+++ Given text

Let's get back to business and continue with $\mathrm{8c}$. \begin{align} \langle\Phi_0|\mathbf{H}_0|\Psi_2\rangle + \langle\Phi_0|\mathbf{H'}|\Psi_1\rangle &= \langle\Phi_0|W_0|\Psi_2\rangle + \langle\Phi_0|W_1|\Psi_1\rangle + \langle\Phi_0|W_2|\Psi_0\rangle\\ \scriptsize\cancelto{d_0\cdot E_0}{\langle\Phi_0|\mathbf{H}_0|\Psi_2\rangle} + \sum_i c_i\langle\Phi_0|\mathbf{H'}|\Phi_i\rangle &= \scriptsize W_0\cancelto{d_0=0}{\langle\Phi_0|\Psi_2\rangle} + W_1\cancelto{c_0=0}{\langle\Phi_0|\Psi_1\rangle} + W_2\cancelto{1}{\langle\Phi_0|\Psi_0\rangle}\tag{9c}\\ W_2 &= \sum_i c_i\langle\Phi_0|\mathbf{H'}|\Phi_i\rangle\tag{9c'} \end{align}
We do now insert $\mathrm{10b'}$ and get the second order correction: \begin{align} W_2 &= \sum_{i\neq0}\frac{ \langle\Phi_0|\mathbf{H'}|\Phi_i\rangle \langle\Phi_i|\mathbf{H'}|\Psi_0\rangle }{E_0-E_i}\tag{9c''} \end{align}
Now we have the expression for the second order energy, let's do the messy stuff for the second order contribution to the wave function.

++++++

Explore the material »
1. In the perturbation theory excerpt, what is inserted to get the second order correction?
2. Say whether each statement agrees with the perturbation theory excerpt, answering yes or no and quoting the words that decide it: (a) The expression for the second order energy has been reached before the wave function is taken up. (b) The second order contribution to the wave function is called messy. (c) Inserting 10b' gives the first order correction.
Answer using only the text above.

+++ Entries provided

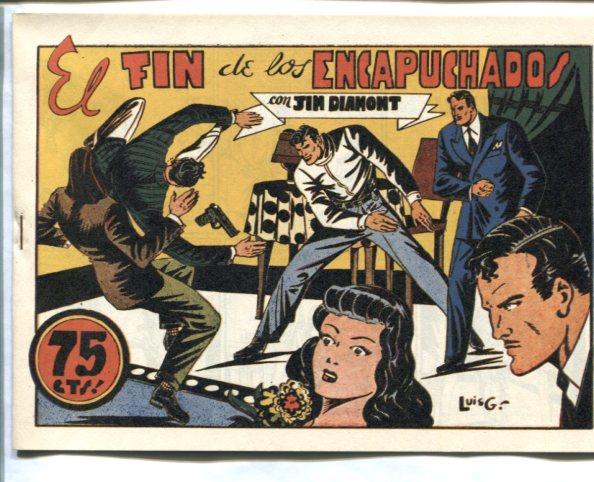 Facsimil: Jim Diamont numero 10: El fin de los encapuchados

++++++
+++ Entries provided

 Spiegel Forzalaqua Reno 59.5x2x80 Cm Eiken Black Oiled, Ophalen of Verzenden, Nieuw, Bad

++++++

Answers to each task »
1. Equation 10b' is inserted.

2.
(a) Yes: "Now we have the expression for the second order energy"
(b) Yes: "let's do the messy stuff for the second order contribution to the wave function"
(c) No: "and get the second order correction"